На следующий день в ресторане царила непривычно напряженная атмосфера: все ждали развязки. И действительно: около полуночи в зал вошел Попенченко с забинтованной головой. Огляделся, нашел, кого искал, и направился к дальнему столику. Рамзес встал ему навстречу во весь свой почти детский рост, уставился огромными, черными, печальными глазами в переносицу чемпиона и в полной тишине отчетливо произнес: "А в следующий раз… вообще убью на хер!"
Попенченко от неожиданности расхохотался, обнял Рамзика своими знаменитыми колотушками, плюхнулся на соседний стул… и дружил с ним до конца своей короткой жизни.
***
Вот вам типичная сценка из актерской курилки.
Один актер – другому о пришедшем в театр новом режиссере: "Старик, да какой он режиссер – полное говно!" Второй: "Тихо, он у тебя за спиной стоит!.." Первый, тут же и громко: "Старик, да я в самом высоком смысле этого слова!!"
***
Актерские дети, как и цирковые, есть особая часть детского населения. Болтаясь с рождения в театре, они насквозь пропитываются запахом кулис. Сын моих знакомых актеров пошел в первый класс. Первого сентября прозвенели звонки, дети разошлись по классам, только этот сидит в коридоре со своим портфельчиком. "Почему ты не идешь в класс, – спрашивает его завуч, – ты что, не слышал, что был второй звонок?" "Слышал, – сурово ответил ей театральный ребенок, – ну и что? Вот дадут третий, – тогда и пойду!"
***
Композитор театра им. Моссовета Александр Чевский взял с собой на гастроли в Киев пятилетнюю дочь Катю. Как-то, зная, что вечер свободен, Саша пригласил в номер актера Игоря Старыгина, и они хорошо "посидели"… А тут, откуда ни возьмись, концерт всплыл (а, может, и раньше был выписан, да забыли они).

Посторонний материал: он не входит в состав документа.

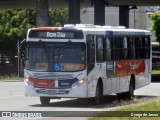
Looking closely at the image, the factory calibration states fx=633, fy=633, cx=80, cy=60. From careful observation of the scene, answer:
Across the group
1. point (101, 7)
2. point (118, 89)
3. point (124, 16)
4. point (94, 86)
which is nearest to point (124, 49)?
point (118, 89)

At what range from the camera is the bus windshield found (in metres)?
21.9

Короче, сидят все артисты в автобусе, а этих двоих нет как нет. Звонят в номер: "Где Старыгин, где Чевский?!" "Не кричите, пожалуйста, – сурово отвечает театральный ребенок Катя. – Они здесь, но подойти не могут! Дядя Игорь пьяный, а папа отдыхает…"
***
Актриса Московского ТЮЗа Татя Распутина рассказывала мне: "Я, знаешь, не из тех баб, у которых по сто пар всего по шкафам – собой заниматься некогда… Словом, с вчерашнего колготочки простирнешь да повесишь – утром схватила, натянула да в театр бегом! Вот я так однажды вскакиваю, смотрю на часы – кошмар, до репетиции десять минут! Кидаюсь в ванную, и что вижу: ни колготок, ни лифчика, ни рубашки на веревке нет! А вместо них записка – дочь любимая написала: "КТО РАНЬШЕ ПРОСЫПАЕТСЯ, ТОТ ЛУЧШЕ ОДЕВАЕТСЯ!""
***
Известный московский эстрадный режиссер, артист и писатель Семен Каминский рассказал мне, что его младший сын, шестилетний Санька, однажды огорошил вопросом жену Семена Нину: "Мам, а кто такие пидарасы?" Мать, конечно, вздрогнула, но в соответствии с принципами «открытого» воспитания спокойно сказала, что правильно сказать следует: «педерасты» – это такие люди, которые живут половой жизнью, как мужчина с женщиной, но только… мужчина с мужчиной. "А как это они… делают?" – спросил дотошный Санек. Нина набралась мужества и произнесла: "Пипой в попу". Санек ничего больше спрашивать не стал и ушел к себе в комнату – спать. А через полчаса вдруг позвал: "Пап, иди сюда!" Семен вошел в спальню и увидел, что Санька лежит без трусиков.